- Task objective
Return the lines of the data below starting at the one holding "15/18-20 Doomben Avenue, Eastwood, NSW 2122" and ending at the one holding "Passengers board a", word for word, leaving every picture out.

Items from a dataset:
==========

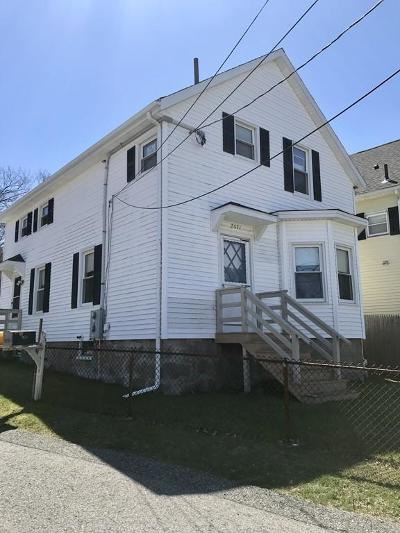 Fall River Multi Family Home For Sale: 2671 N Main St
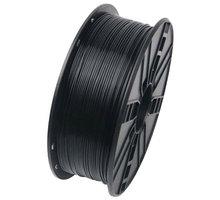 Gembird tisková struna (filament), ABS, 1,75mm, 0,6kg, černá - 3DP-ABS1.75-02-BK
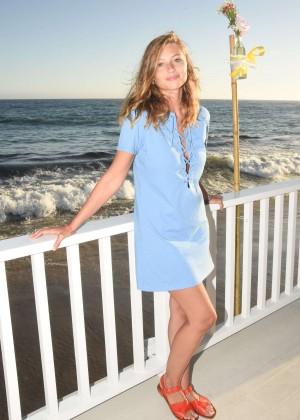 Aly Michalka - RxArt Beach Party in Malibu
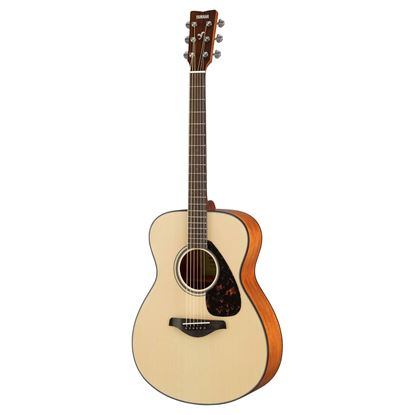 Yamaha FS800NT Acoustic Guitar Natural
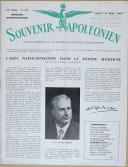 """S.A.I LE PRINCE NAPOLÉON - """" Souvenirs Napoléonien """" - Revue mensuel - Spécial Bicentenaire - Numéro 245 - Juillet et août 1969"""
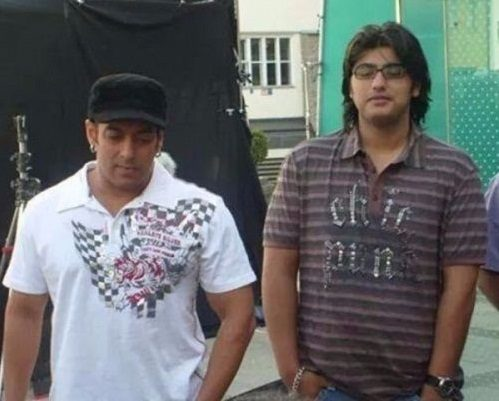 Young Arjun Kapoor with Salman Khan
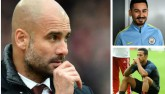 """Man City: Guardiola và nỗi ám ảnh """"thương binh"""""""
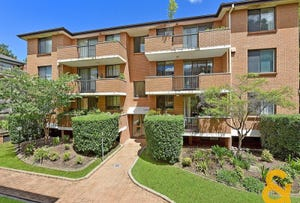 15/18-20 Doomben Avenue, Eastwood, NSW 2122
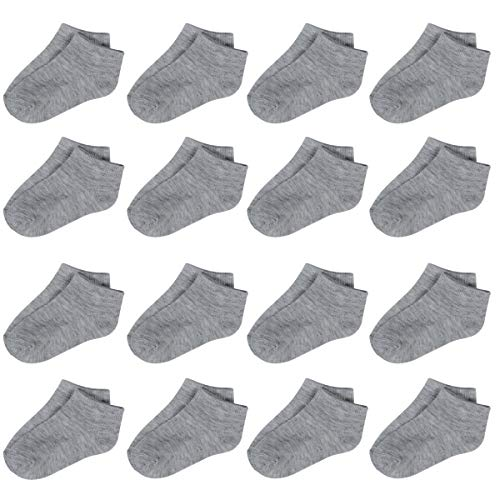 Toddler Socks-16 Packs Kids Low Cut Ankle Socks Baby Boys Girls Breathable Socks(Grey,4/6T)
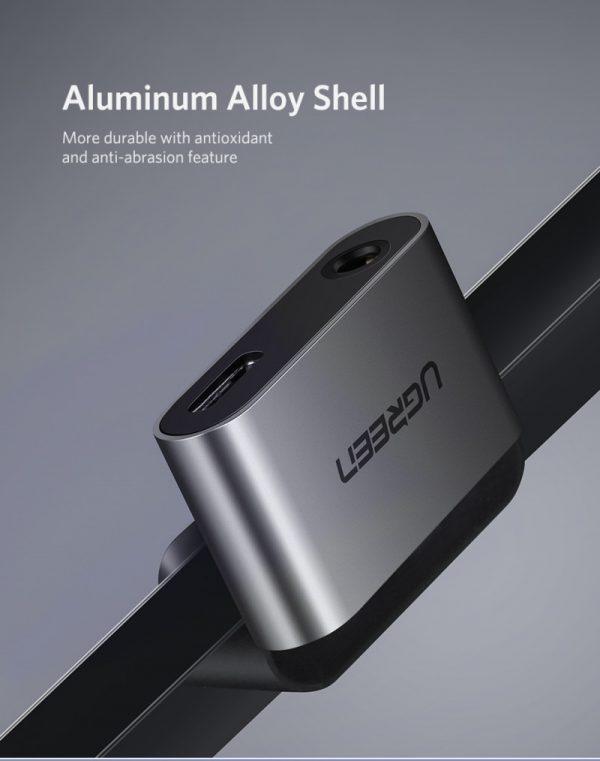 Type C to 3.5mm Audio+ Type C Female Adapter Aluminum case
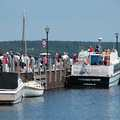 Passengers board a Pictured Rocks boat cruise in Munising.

==========

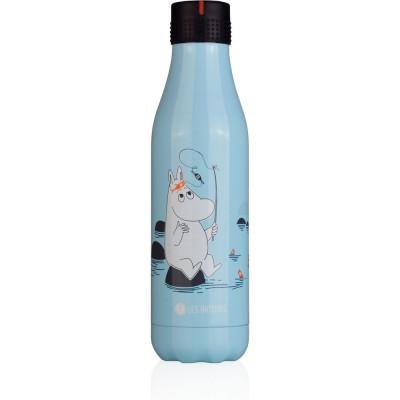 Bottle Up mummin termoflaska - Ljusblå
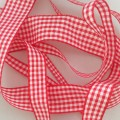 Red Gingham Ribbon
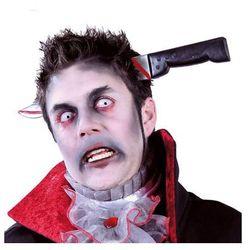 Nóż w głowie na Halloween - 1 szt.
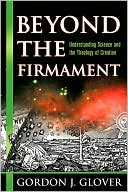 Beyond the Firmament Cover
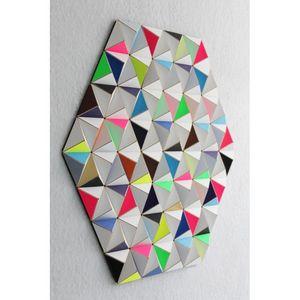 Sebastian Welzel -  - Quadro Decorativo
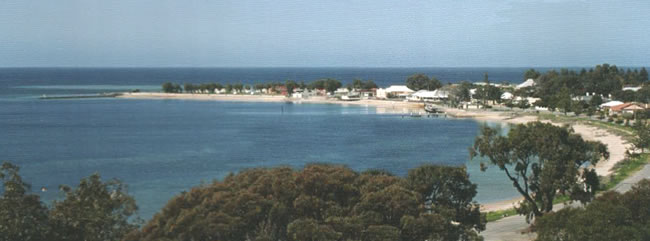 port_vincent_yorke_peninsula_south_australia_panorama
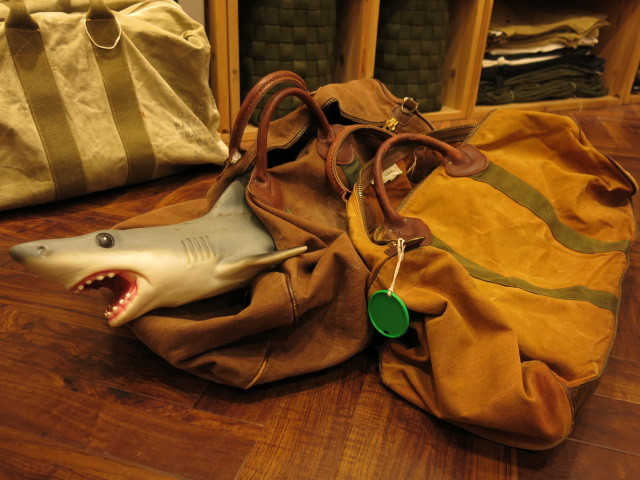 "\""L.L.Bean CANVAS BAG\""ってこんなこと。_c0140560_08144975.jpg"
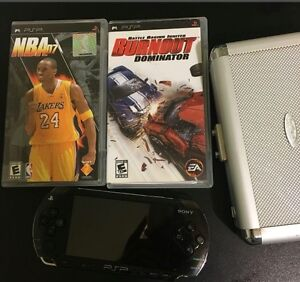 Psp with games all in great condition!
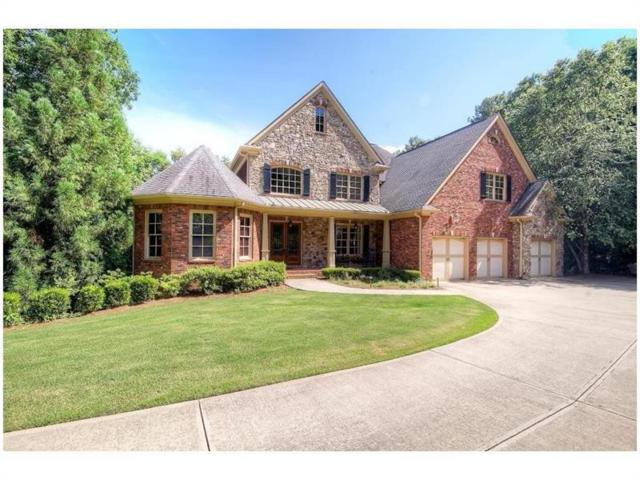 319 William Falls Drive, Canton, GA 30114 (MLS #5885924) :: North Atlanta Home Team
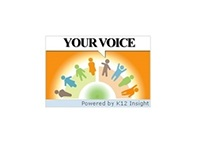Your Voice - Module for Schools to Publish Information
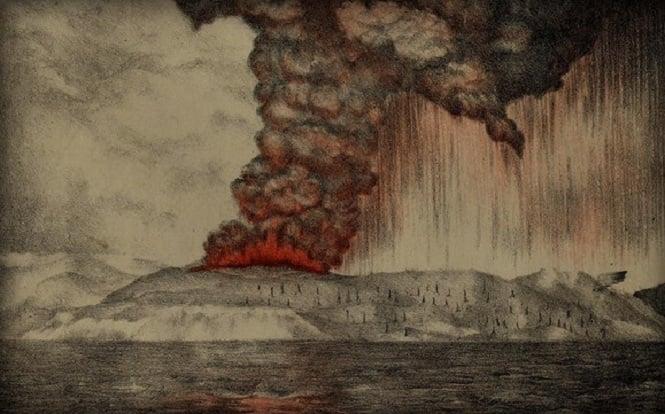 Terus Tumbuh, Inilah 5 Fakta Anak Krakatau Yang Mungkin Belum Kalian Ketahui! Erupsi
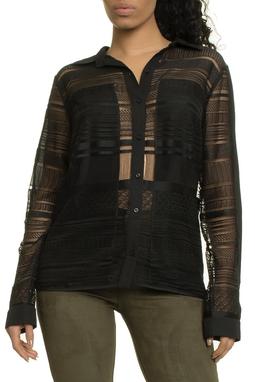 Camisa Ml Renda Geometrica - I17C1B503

==========

- Task output
 15/18-20 Doomben Avenue, Eastwood, NSW 2122
 Toddler Socks-16 Packs Kids Low Cut Ankle Socks Baby Boys Girls Breathable Socks(Grey,4/6T)
 Type C to 3.5mm Audio+ Type C Female Adapter Aluminum case
 Passengers board a Pictured Rocks boat cruise in Munising.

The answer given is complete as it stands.